Top of SUPPLIED INFORMATION

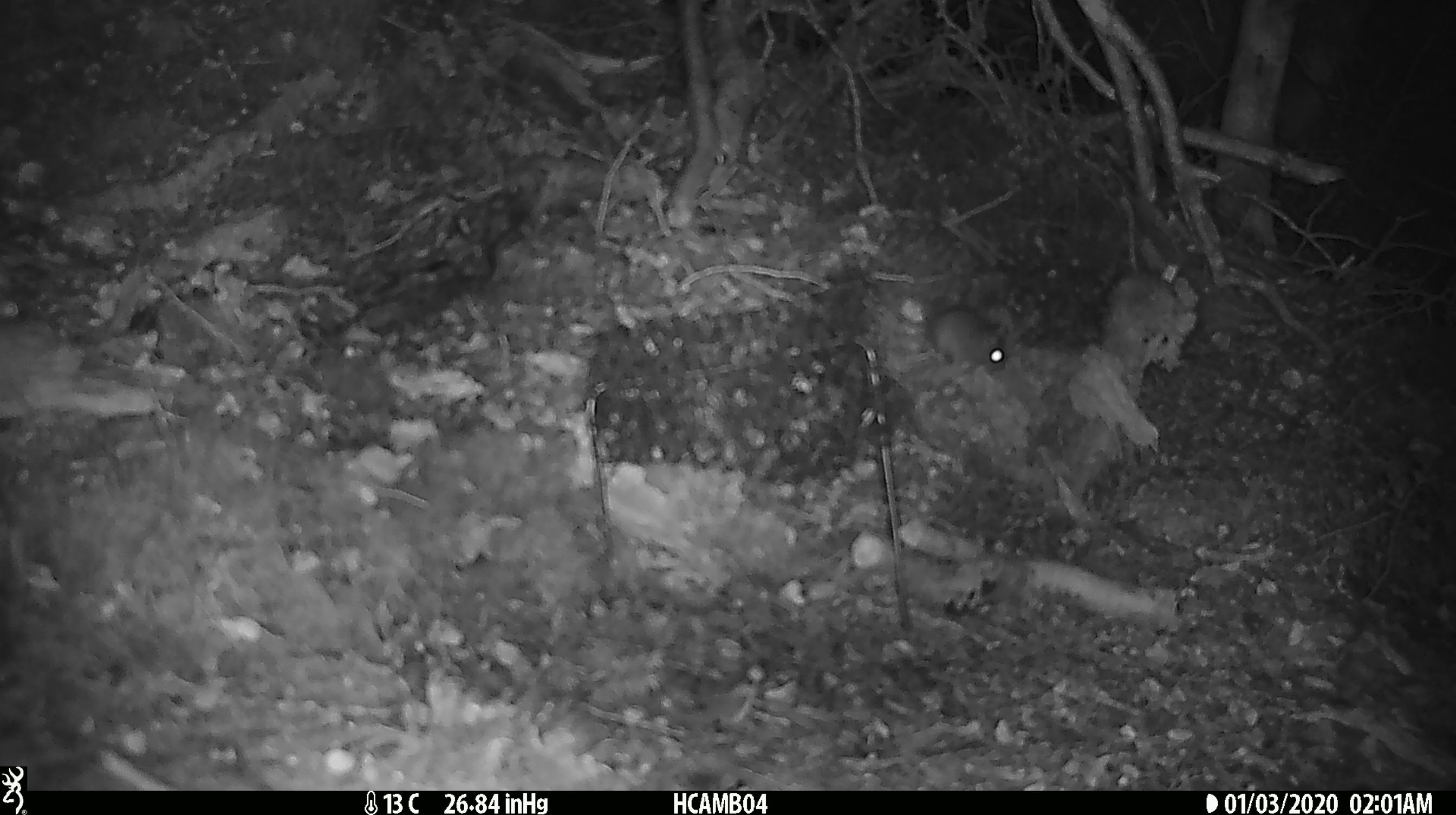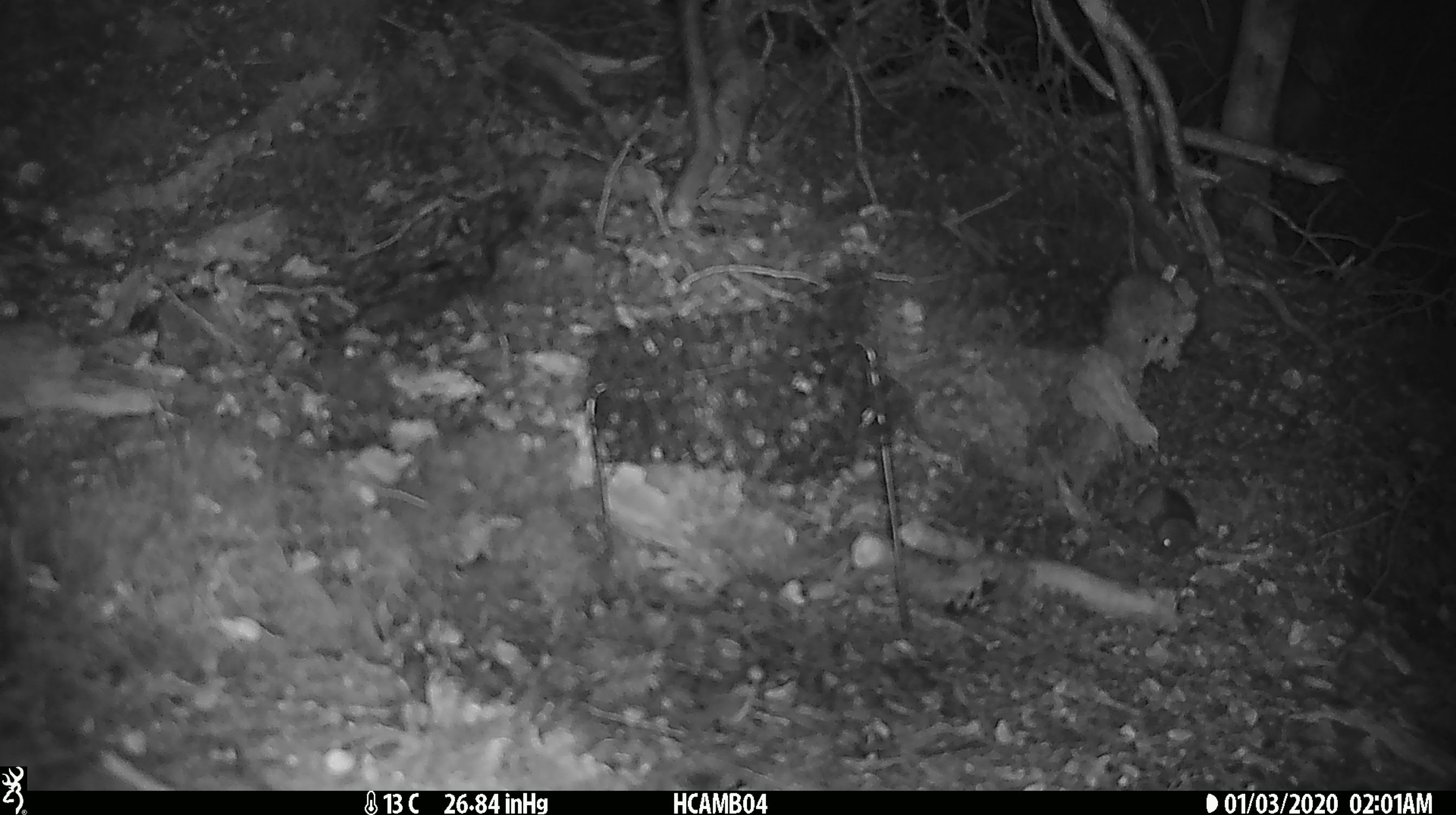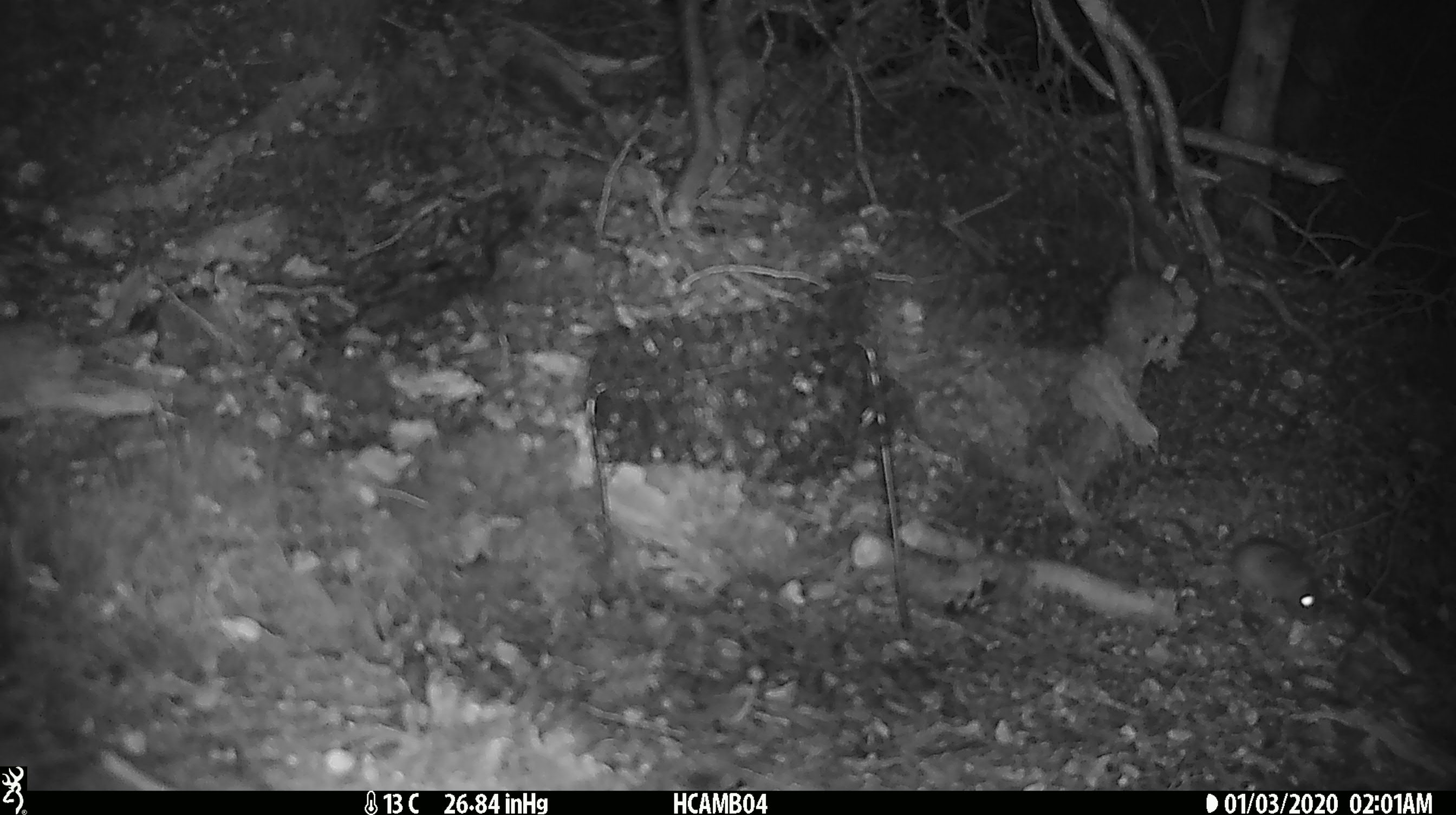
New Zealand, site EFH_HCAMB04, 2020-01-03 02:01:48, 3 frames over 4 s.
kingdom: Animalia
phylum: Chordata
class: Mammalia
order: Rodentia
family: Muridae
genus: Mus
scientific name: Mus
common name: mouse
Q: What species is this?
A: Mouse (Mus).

Bottom of SUPPLIED INFORMATION

## REQUIREMENT
Repeat the lines above exactly, and keep every picture out.

## ANSWER TO THIS TASK
New Zealand, site EFH_HCAMB04, 2020-01-03 02:01:48, 3 frames over 4 s.
kingdom: Animalia
phylum: Chordata
class: Mammalia
order: Rodentia
family: Muridae
genus: Mus
scientific name: Mus
common name: mouse
Q: What species is this?
A: Mouse (Mus).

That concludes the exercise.